It is a tiny jewel-box, this new indoor playhouse: a reproduction of the Jacobean theatres which succeded the wooden O of the Globe.  Clean pale wood benches lie beneath a ceiling of gilded stars, and the only light is from a hundred wax candles:   tremblng in sconces,  carried by actors, or rising and falling on seven great candelabras from the ceiling.  It is a beautiful thing, but until this first production we could not know whether it will really serve the plays.

Banish doubt: it’s a triumph.  Dominic Dromgoole has wisely chosen to open the Wanamaker with a play whose vision of normality overwhelmed by nightmare is  perfectly expressed by its candlelit intimacy.   The poetic morbidity of John Webster reanimates after four centuries his obsessions:  flesh as frail as curdled milk, stranglings , obscene desires, spider-web intrigue,  “Life a mist of error; death a storm of terror”.   Yet at the heart of the play is the most playful, wholesome and loving of heroines. More even than a Desdemona or Cordelia,  the Duchess shines steady against the blackness: a rounded, sensual, happy and fulfilled woman who even imprisonment only brings  to “melancholy fortified with disdain”,  who asserts her noble birth but dies saying “Give my little boy some syrup for his cold”.

Gemma Arterton brings a queenly beauty to the role, and on this night steps up into the first rank of classical actors.   In the lovely domestic scenes with her secret husband Antonio (Alex Waldmann)  she sings and teases, shrugging cheerfully that the “tempest” of her brother’s fury at the marriage will abate.  In captivity, tormented with visions of the beloved dead,  she can rage and grieve without compromising the still dignity which stands gravely by when bayed by madmen.   No grotesqueness can dim her quiet burning candle.

That grotesqueness, meanwhile,  is served with equal vigour by David Dawson as Duke Ferdinand, keeping his incestuous weirdness just this side of camp.  Writhingly petulant, shivering with inexpressible desire he is the perfect contrast to  his sister’s cheerful sensuality.  A fine physical contrast too with his pawn,  Sean Gilder’s Bosola, playing it as every inch the pragmatic ex-army bruiser moving from a brisk “Whose throat must I cut?” to horrified entanglement in the Duke’s filthy games.  And alongside the Duchess is Sarah MacRae’s Cariola:  of coarser clay than her mistress but warmly human and, in her own moment of death, inexpressibly touching.  All this, remember, is  achieved by candlelight:  rising and falling, snuffed out and re-lit,  the practical magic of a past age rediscovered.  With Claire van Kampen’s music on early instruments, it takes your breath away.

After the  savage climax of the Duchess’ death,  every director faces the problem of the longish final act.

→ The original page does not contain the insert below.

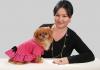 Pet modasında ışıldayan isim; Fashion Pet!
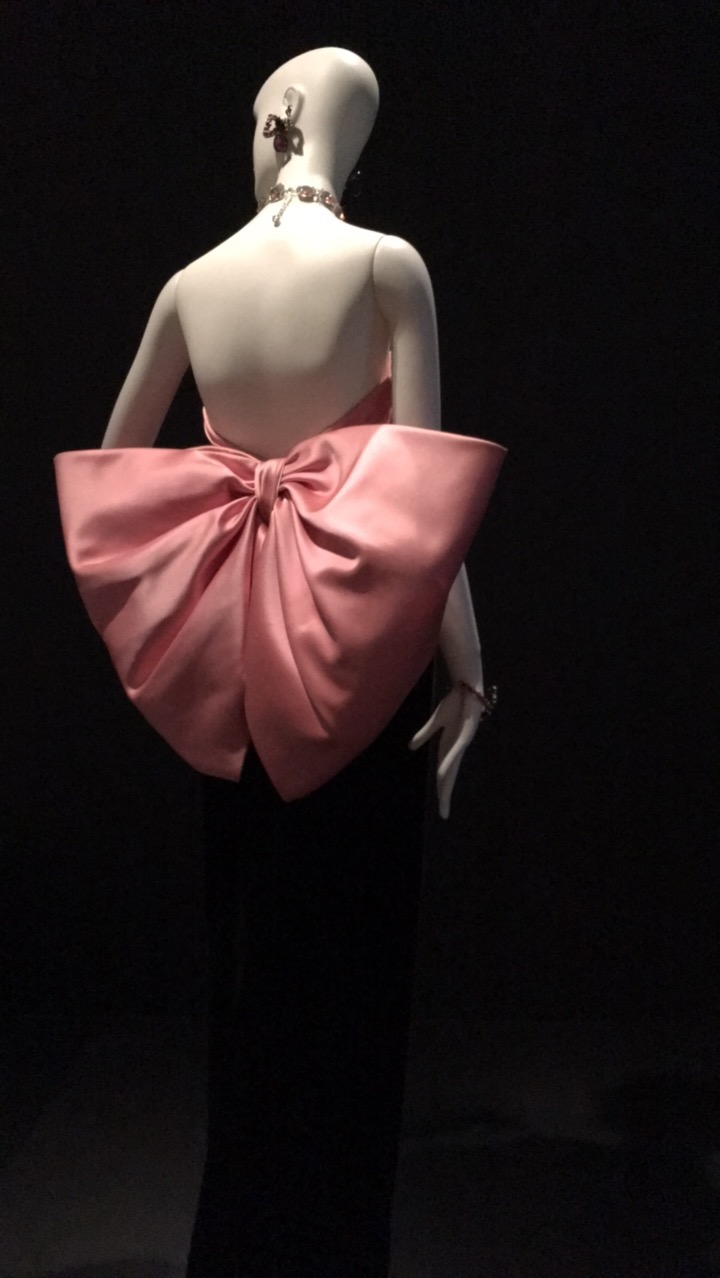 ysl pink bow dress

A more temperate playwright would head for a faster ending, but Webster revels in detailed dissolution, conspiracy, seduction, a ludicrous poisoned Bible and a jarring comic interlude with mad Ferdinand’s overconfident doctor.  For all the Gothic horror of the Duke’s werewolf grave-ripping,  progress towards the final heaping of corpses always risks absurdity.  Dromgoole does not resort to cuts or underplaying but ramps it up,  goes for broke, and allows the absurdities to produce a relieved shake of laughter in the tiny, crammed, beautiful room.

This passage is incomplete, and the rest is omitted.